Dataset items
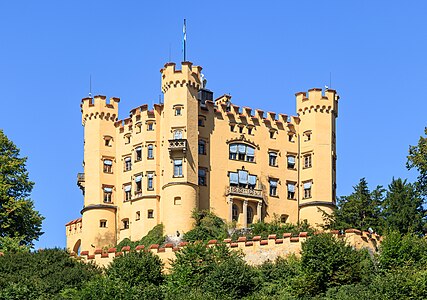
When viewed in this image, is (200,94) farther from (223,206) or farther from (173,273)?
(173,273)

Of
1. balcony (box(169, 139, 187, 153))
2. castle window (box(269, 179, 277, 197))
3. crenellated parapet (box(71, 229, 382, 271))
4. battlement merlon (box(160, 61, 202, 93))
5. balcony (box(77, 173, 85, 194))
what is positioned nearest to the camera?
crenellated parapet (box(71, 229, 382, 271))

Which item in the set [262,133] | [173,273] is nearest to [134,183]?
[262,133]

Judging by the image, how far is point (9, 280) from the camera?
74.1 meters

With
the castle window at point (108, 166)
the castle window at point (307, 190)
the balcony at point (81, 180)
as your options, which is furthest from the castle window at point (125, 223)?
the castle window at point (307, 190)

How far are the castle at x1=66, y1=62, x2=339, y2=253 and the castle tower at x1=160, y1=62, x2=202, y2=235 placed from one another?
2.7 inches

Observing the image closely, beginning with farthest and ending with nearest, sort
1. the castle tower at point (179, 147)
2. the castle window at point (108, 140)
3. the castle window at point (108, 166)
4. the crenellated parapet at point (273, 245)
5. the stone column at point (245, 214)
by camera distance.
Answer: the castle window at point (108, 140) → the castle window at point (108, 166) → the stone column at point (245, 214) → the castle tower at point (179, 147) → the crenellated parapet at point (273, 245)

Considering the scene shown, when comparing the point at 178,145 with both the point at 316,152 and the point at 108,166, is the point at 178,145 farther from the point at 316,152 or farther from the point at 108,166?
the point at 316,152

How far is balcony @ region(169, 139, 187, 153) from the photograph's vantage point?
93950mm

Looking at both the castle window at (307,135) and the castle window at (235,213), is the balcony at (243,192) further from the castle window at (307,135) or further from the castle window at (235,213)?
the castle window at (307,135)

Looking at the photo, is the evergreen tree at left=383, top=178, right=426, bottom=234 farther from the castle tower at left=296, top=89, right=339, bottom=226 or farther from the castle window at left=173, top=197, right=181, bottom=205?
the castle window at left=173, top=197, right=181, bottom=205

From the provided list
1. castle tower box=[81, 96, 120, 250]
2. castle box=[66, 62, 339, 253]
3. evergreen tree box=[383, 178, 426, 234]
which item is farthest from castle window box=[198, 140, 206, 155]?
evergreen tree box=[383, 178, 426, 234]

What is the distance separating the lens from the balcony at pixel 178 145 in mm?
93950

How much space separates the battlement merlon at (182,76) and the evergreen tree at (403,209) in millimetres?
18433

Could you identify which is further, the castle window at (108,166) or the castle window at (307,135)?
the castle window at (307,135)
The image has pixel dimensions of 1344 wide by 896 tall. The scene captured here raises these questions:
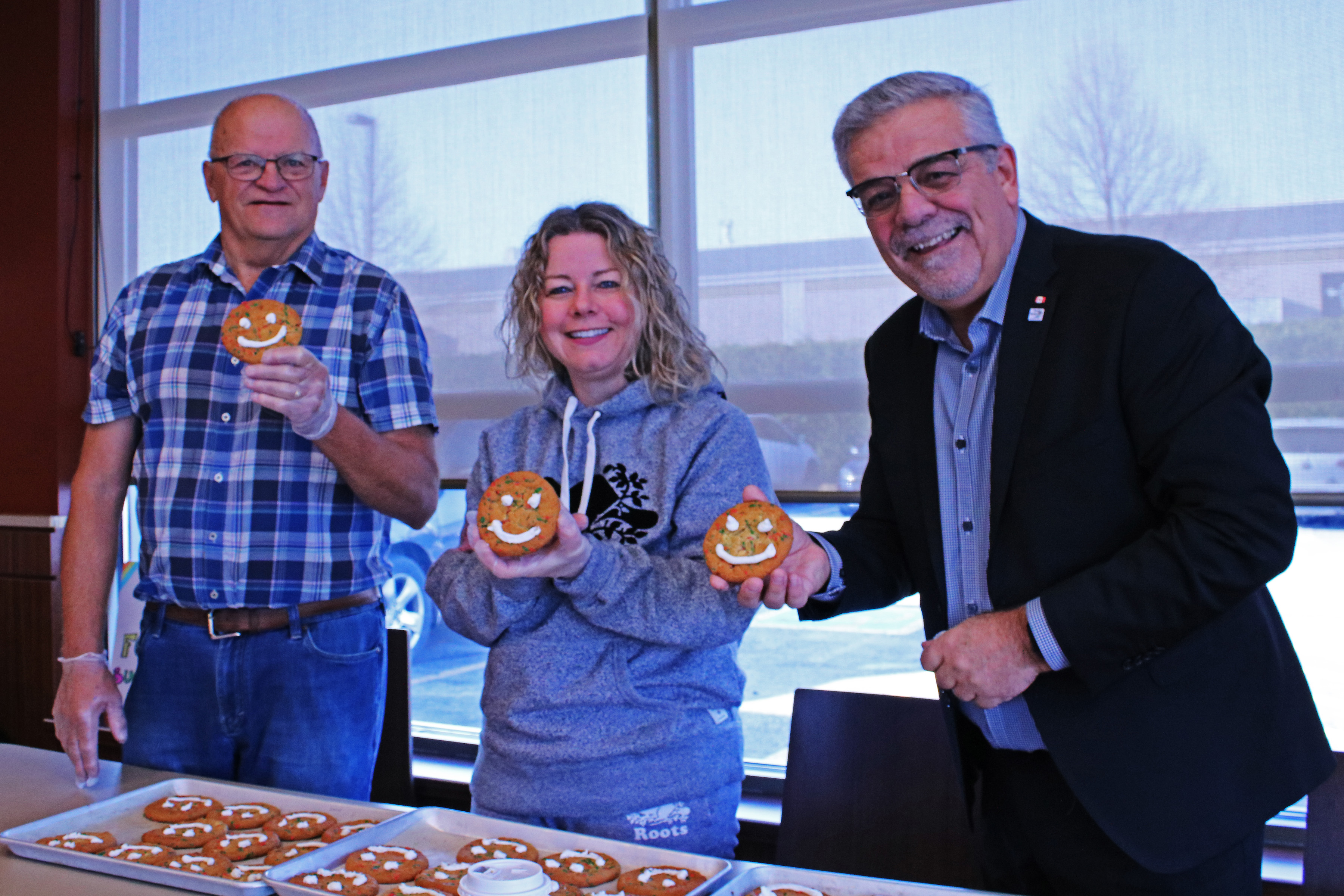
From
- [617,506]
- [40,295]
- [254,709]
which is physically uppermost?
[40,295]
---
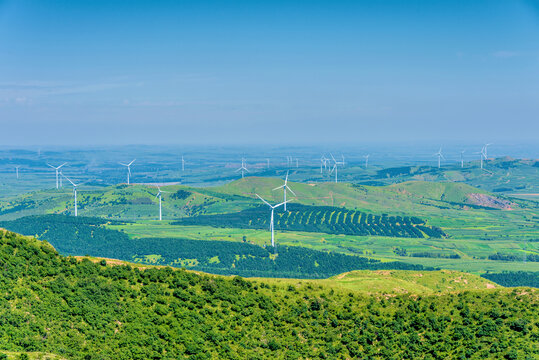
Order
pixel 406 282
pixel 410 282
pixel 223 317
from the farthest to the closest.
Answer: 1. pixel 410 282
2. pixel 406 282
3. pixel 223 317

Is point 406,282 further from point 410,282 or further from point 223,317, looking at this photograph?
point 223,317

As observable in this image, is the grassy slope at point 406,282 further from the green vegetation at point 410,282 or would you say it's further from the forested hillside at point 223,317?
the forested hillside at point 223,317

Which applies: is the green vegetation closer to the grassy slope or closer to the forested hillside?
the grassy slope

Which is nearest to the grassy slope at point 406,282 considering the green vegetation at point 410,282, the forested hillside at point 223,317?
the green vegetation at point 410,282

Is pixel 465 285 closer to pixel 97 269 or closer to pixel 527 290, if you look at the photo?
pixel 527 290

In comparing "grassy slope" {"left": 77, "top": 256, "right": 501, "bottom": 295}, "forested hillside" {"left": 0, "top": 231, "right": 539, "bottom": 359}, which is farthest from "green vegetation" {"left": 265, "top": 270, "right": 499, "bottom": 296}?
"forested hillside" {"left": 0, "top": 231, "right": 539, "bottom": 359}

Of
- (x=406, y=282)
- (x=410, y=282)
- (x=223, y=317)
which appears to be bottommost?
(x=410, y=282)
...
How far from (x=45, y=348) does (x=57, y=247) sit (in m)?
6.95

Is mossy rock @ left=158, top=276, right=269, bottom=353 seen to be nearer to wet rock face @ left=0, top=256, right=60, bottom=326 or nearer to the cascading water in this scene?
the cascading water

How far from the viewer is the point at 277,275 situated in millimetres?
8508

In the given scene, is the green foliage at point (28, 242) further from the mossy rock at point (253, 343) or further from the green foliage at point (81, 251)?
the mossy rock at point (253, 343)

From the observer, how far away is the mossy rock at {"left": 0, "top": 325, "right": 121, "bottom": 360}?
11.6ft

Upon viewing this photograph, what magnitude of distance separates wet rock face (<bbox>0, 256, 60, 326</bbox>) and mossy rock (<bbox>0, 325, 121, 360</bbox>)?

#### Required work
Reproduce every line from the one containing "In the given" down to the one containing "Upon viewing this", including both of those lines and changing nothing.

#### Task solution
In the given scene, is the green foliage at point (28, 242) further from the mossy rock at point (253, 343) or further from the green foliage at point (81, 251)?
the mossy rock at point (253, 343)

From the observer, how far away is the mossy rock at {"left": 0, "top": 325, "right": 121, "bottom": 360}?
11.6ft

Upon viewing this photograph, what magnitude of distance separates wet rock face (<bbox>0, 256, 60, 326</bbox>) and mossy rock (<bbox>0, 325, 121, 360</bbox>)?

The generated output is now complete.